Era dotato di un falso serbatoio che poteva essere disposto orizzontalmente (riempiendo il vuoto tra cannotto di sterzo e sella, come nelle moto) o verticalmente, dietro lo scudo anteriore. La sospensione anteriore era a bracci oscillanti, tipo Earles. Il motore erogava 4,5 CV a 4500 giri/min. I risultati di vendita sono stati buoni e nel 1953 ha fatto la sua comparsa una evoluzione di questo modello, che veniva offerto in due versioni, denominate 125 U e UL ed era noto anche come Ghibli.

L’ultimo scooter a ruote alte della casa varesina è stato lo Zeffiro, costruito dal 1956 al 1960 in versioni di 125 e di 150 cm3. L’estetica era stata notevolmente riveduta e ammodernata e la sospensione anteriore era diventata a forcella telescopica. La potenza del motore di 150 cm3 era di 6,5 CV a 5300 giri/min.

Nel 1951 la Motom ha deciso di entrare nel settore delle moto di maggiore cilindrata con un modello largamente innovativo

Dopo essersi affermata come una delle più importanti realtà nazionali con i suoi eccellenti ciclomotori a quattro tempi, divenuti molto popolari nel giro di pochi anni, nel 1951 la Motom ha deciso di entrare nel settore delle moto di maggiore cilindrata con un modello largamente innovativo, realizzato all’insegna del massimo comfort e della massima praticità d’uso.

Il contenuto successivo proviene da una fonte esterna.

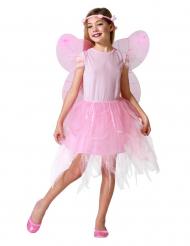 Travestimento da fata rosa per bambina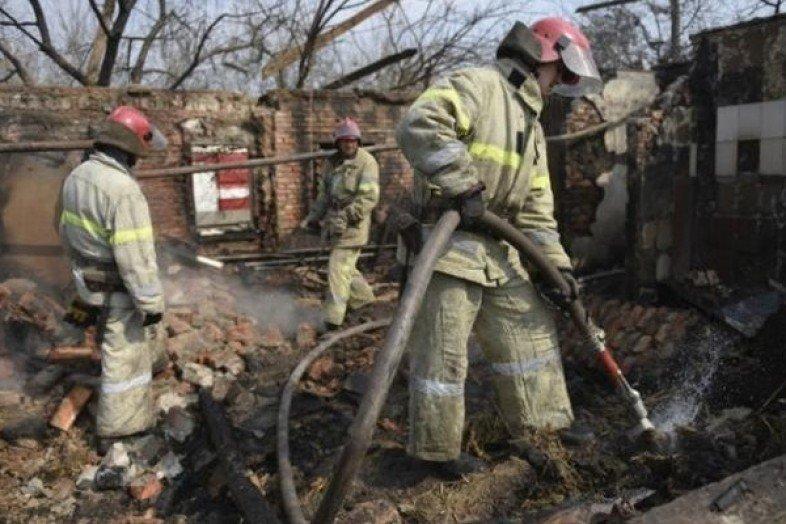 Под Одессой заживо сгорели дворники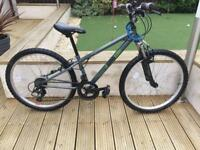 "Apollo Gridlok 24"" bike"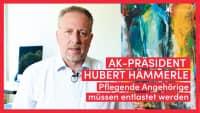 Hubert Hämmere fordert neues Pflegemodell
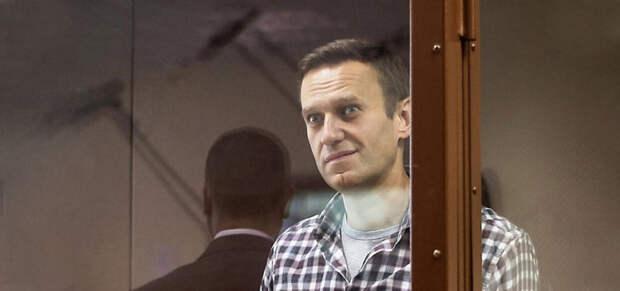 Навальный объявил о выходе из голодовки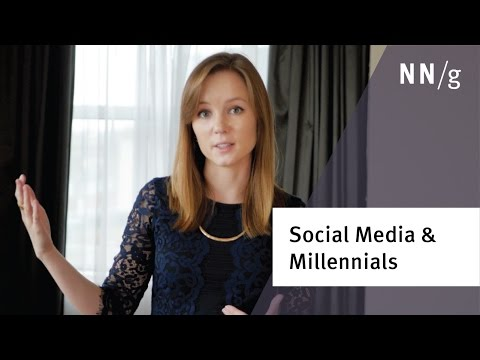Social Media and Millennials Kate Meyer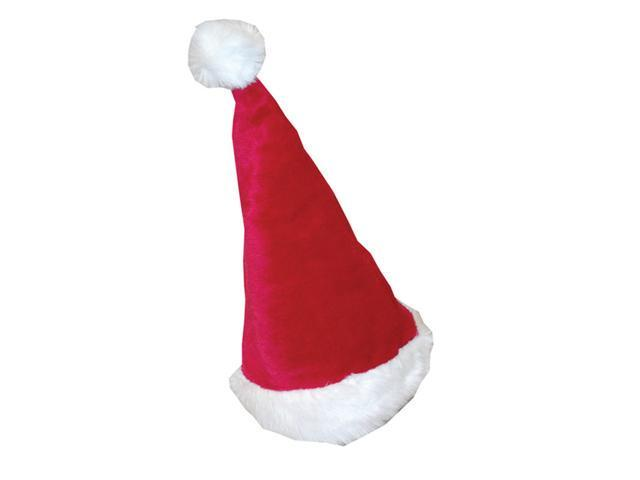 Costumes For All Occasions GC185 Santa Hat Party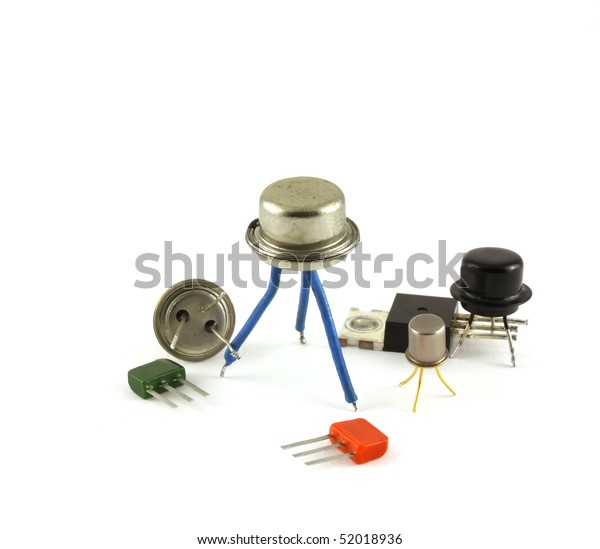 electronic-components-transistors-600w-5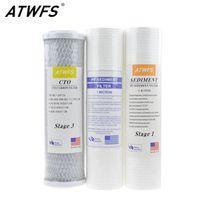 ATWFS 10-Inch Water Purifier 5 micron Cotton 1 micron PP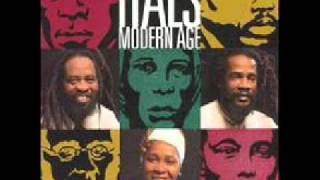The Itals - Happen Before The Time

Una moto, certo, ma di tipo molto particolare, con ruote da 15 pollici e pneumatici di grande sezione, posizione di guida “rilassata”, styling moderno e piacevolissimo e svariate soluzioni decisamente fuori dagli schemi usuali. Nel suo monocilindrico a quattro tempi di 163 cm3 (62 x 54 mm), con distribuzione ad aste e bilancieri, spiccava il raffreddamento ad aria forzata. Niente alette in vista, ma una nitida capottatura che avvolgeva completamente il gruppo testa/cilindro.
Anche all’interno del motore c’erano soluzioni inconsuete come la distribuzione con unica camma (che muoveva le aste agendo su bilancieri a dito dotati di rullo) e la lubrificazione a sbattimento. Niente pompa, insomma, ma un ingranaggio “pescatore” che non azionava nulla ma, parzialmente immerso nell’olio contenuto nella coppa, lo lanciava tutt’attorno! La potenza era di 7 CV a 5000 giri/min.

Nella parte ciclistica, oltre al disegno del telaio, spiccavano le sospensioni (quella anteriore era a biscottini oscillanti) con elementi elastici in gomma. Nonostante le interessanti caratteristiche il Motom Delfino non ha incontrato il favore del grande pubblico (in sette anni ne sono stati venduti poco più di 5000 esemplari).

Il modello Pullman 125 della MV ha ottenuto una notevole diffusione per la sua praticità d’uso e la sua robustezza. Il motore era un monocilindrico a due tempi che erogava 5 cavalli a 4500 giri/min. Tra il 1953 e il 1956 di questa moto sono stati costruiti circa 25000 esemplari
Il modello Pullman 125 della MV ha ottenuto una notevole diffusione per la sua praticità d’uso e la sua robustezza. Il motore era un monocilindrico a due tempi che erogava 5 cavalli a 4500 giri/min. Tra il 1953 e il 1956 di questa moto sono stati costruiti circa 25000 esemplari

Con la sua 125 Pullman, entrata in produzione nel 1953, anche la MV Agusta ha realizzato una moto che si distaccava dagli schemi tradizionali, con ruote da 15 pollici e gomme di grande sezione. Il motore a due tempi era lo stesso, semplice e affidabile, che veniva già impiegato su di uno scooter della stessa casa. Il cilindro era in ghisa e il cambio a tre marce (con comando a manopola nella prima versione). Il successo ottenuto è stato considerevole, a conferma della validità del mezzo e a testimonianza di quanto fosse azzeccata la “formula” adottata.

Altri costruttori hanno imboccato la strada della moto con ruote da 15 pollici e assetto studiato all’insegna della confortevolezza. In questa sede non si possono non citare, data la loro importanza, due realizzazioni di grandi case. La prima è la Parilla con il modello Bracco apparso nel 1953 e commercializzato fino al 1956.
Il motore era a due tempi nelle versioni di 125 e di 150 cm3 e a quattro in quella di 175 cm3 (costruita per un anno soltanto).

L’altra è la Mondial con il suo Sogno, prodotto dal 1954 al 1957 e azionato da un tranquillo monocilindrico a due tempi di 160 cm3 erogante 7 cavalli.